3. Equipment maintenance
A well-maintained course requires well-maintained equipment, which means sharpening blades, changing rotors and repairing hydraulic leaks, among many other maintenance tasks. In clubs that don't have a budget for any equipment manager (too many), all these tasks fall to who knows who.
4. Destruction
Stolen sticks. The racks are broken. Outlaws on motorcycles make vegetable donuts. The depth of disrespect and stupidity can be surprising, and what's worse, scoffers are rarely caught red-handed. But if they are, it's usually thanks to the superintendent and their staff. “We followed the wagon tracks to a nearby garage, and sure enough there was bentgrass on the tires, so the kid couldn't deny it,” Jones said. The boy was assigned to work on the maintenance team until he could repair the damage he had done.
5. Algae
Not only in lakes. It also penetrates the green, creating very soft conditions. No matter where it comes from, getting rid of it is important. “But you have to be very careful about what products you use and how you use them,” says Jones. “You don't want to kill the fish or harm the environment.”

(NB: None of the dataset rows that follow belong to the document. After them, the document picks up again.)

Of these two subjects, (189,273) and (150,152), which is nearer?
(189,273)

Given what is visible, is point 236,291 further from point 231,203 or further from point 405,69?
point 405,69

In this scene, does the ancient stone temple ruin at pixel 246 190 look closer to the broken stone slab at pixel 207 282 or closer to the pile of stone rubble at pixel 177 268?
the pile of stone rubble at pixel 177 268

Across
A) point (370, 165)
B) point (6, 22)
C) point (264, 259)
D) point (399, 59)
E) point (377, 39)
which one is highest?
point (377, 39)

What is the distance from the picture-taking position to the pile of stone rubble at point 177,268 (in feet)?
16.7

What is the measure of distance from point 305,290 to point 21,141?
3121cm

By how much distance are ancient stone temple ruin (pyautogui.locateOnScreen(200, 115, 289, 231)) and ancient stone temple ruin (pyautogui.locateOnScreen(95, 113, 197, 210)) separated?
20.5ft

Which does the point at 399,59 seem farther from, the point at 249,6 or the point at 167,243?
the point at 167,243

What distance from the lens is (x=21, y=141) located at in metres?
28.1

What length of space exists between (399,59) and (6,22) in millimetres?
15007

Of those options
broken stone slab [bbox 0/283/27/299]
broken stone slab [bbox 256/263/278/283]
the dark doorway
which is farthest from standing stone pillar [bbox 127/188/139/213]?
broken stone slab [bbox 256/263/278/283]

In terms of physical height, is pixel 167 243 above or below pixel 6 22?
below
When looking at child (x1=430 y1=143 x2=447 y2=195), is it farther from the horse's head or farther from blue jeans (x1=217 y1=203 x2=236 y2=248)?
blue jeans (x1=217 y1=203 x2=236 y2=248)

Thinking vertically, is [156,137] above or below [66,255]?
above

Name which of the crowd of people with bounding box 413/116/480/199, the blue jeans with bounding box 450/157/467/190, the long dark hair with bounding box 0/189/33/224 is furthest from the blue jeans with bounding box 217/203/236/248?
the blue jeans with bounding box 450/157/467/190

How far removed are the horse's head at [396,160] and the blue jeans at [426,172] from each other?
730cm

6. Maintenance of irrigation
The pipes are broken. The sprinkler heads are tested. It never ends. “There's always something that needs to be fixed,” Jones said. “We call it 'watering,' not watering.”
7. Ball washers, trash cans, signs, etc.
At any time, somewhere in the course, something needs to be cleaned, emptied, straightened or repaired. Those jobs come under super employment, too.
8. Golfers
That's right. Not the gophers. Golfers. Rare types tend to believe that when the vegetables are sand, it means that the super will get it. Their gift of moaning and rebuking is unmatched, and it emphasizes the point: the job of a master greenkeeper requires the patience of Job.